§ **Set problem**
Below are the records. Restate word for word every line from the one that contains "What measurable distance" through the final line, both included.

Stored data
— begin —

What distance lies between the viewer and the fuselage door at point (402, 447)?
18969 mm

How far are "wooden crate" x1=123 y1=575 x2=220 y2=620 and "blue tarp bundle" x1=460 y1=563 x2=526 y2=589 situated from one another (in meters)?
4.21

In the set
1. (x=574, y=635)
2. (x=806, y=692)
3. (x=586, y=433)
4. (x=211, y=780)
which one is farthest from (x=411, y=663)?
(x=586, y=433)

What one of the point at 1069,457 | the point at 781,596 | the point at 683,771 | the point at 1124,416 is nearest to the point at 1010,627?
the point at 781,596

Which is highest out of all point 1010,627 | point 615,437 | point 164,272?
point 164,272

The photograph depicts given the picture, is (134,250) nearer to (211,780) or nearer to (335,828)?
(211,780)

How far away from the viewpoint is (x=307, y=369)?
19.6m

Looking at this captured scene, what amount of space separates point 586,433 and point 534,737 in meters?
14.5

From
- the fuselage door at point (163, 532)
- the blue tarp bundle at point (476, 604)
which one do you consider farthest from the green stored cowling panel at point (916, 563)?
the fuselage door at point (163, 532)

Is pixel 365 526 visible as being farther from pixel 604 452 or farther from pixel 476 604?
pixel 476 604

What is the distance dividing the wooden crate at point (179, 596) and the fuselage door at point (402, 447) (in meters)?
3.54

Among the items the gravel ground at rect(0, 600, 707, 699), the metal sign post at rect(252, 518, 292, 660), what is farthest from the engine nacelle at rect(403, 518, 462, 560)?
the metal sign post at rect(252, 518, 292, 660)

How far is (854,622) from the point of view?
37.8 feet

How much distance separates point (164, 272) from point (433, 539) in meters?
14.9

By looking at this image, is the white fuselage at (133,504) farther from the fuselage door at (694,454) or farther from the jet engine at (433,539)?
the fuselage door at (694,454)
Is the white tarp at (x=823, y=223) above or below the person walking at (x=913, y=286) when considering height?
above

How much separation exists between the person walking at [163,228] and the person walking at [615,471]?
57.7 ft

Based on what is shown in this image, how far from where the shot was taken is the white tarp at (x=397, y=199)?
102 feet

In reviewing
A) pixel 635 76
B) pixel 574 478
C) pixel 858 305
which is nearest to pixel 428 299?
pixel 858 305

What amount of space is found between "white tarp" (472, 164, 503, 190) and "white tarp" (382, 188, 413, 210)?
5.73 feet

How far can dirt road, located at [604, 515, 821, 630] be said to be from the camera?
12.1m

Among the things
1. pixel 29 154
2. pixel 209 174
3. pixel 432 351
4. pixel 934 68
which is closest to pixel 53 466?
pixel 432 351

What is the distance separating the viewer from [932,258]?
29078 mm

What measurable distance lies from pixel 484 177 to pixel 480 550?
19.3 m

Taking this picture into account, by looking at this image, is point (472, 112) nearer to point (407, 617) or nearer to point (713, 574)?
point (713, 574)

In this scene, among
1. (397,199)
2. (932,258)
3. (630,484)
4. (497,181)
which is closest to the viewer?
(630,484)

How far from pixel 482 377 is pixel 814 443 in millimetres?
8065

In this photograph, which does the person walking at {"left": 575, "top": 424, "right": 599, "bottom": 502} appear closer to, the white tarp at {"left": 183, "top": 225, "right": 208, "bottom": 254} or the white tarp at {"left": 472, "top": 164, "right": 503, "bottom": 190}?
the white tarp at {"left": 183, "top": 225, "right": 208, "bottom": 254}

— end —

§ **Complete response**
What measurable distance lies from pixel 484 177 to pixel 480 550?
19.3 m

Taking this picture into account, by looking at this image, is point (472, 112) nearer to point (407, 617) or nearer to point (713, 574)?
point (713, 574)

In this scene, among
1. (397,199)
2. (932,258)
3. (630,484)
4. (497,181)
which is closest to the viewer?
(630,484)

How far from pixel 482 377 is pixel 814 443 in millimetres?
8065

In this photograph, which does the person walking at {"left": 575, "top": 424, "right": 599, "bottom": 502} appear closer to, the white tarp at {"left": 183, "top": 225, "right": 208, "bottom": 254} or the white tarp at {"left": 472, "top": 164, "right": 503, "bottom": 190}?
the white tarp at {"left": 183, "top": 225, "right": 208, "bottom": 254}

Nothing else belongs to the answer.